Competing interests: None declared.

Figures

Figure 1
Figure 1
Frequency of medical assistance in dying plot shows frequency of receiving medical assistance in dying among patients receiving palliative care who have different socioeconomic status. X-axis denotes quintiles of socioeconomic status spanning from lowest to highest. Y-axis denotes frequency of receiving medical assistance in dying. Solid circles indicate estimate and vertical bars indicate 95% CI. Square brackets denote total patients in each analysis. P value indicates trend. Results suggest gradient where patients with lowest socioeconomic status are less likely to receive medical assistance in dying than patients with highest socioeconomic status.
Figure 2
Figure 2
Consistent reductions across subgroups forest plot of relative frequency of receiving medical assistance in dying in different subgroups.
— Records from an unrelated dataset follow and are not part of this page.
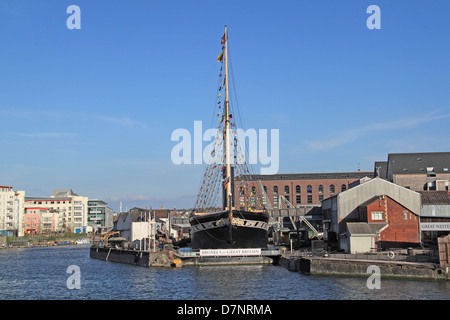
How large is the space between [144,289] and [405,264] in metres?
20.9

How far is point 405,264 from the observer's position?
3981 cm

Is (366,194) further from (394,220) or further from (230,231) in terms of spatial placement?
(230,231)

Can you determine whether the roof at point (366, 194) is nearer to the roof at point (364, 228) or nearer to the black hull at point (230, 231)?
the roof at point (364, 228)

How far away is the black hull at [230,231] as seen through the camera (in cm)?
5800

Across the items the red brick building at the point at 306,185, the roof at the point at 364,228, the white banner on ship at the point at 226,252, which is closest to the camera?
the roof at the point at 364,228

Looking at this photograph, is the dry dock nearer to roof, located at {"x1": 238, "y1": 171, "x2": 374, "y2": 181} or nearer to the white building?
roof, located at {"x1": 238, "y1": 171, "x2": 374, "y2": 181}

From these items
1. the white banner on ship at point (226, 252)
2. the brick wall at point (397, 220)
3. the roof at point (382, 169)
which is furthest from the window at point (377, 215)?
the roof at point (382, 169)

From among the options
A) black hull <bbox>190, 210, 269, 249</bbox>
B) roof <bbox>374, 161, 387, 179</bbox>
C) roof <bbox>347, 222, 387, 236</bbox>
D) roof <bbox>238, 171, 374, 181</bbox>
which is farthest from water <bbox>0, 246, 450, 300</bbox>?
roof <bbox>238, 171, 374, 181</bbox>

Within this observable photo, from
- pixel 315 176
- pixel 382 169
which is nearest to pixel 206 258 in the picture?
pixel 382 169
Each analysis compares patients in lowest socioeconomic quintile to patients in highest socioeconomic quintile. Circles denote estimate and horizontal lines denote 95% CI. Vertical line shows perfect equity. Square brackets show count of patients in each subgroup. Summary analysis for total cohort positioned at top. Findings show generally reduced frequency of medical assistance in dying for patients with low socioeconomic status (exception subgroup of rural home location attributable to chance).
Figure 3
Figure 3
Perceptions of patient suffering plot shows mean ratings of patient suffering from survey of clinicians (n=494). X-axis denotes average of all adverse events and the four specific components (dripping faucet making noise, forgetting patient name despite being in hospital for days, failures of hand washing when entering room and worsening dyspnoea). Y-axis denotes mean ratings of patient suffering. red bars for survey describing a poor patient. Blue bars for survey describing a rich patient. Vertical beams denote standard errors. P values compare mean ratings of same adverse event. Results show significantly lower mean ratings of suffering in the poor version than rich version (exception of dyspnoea).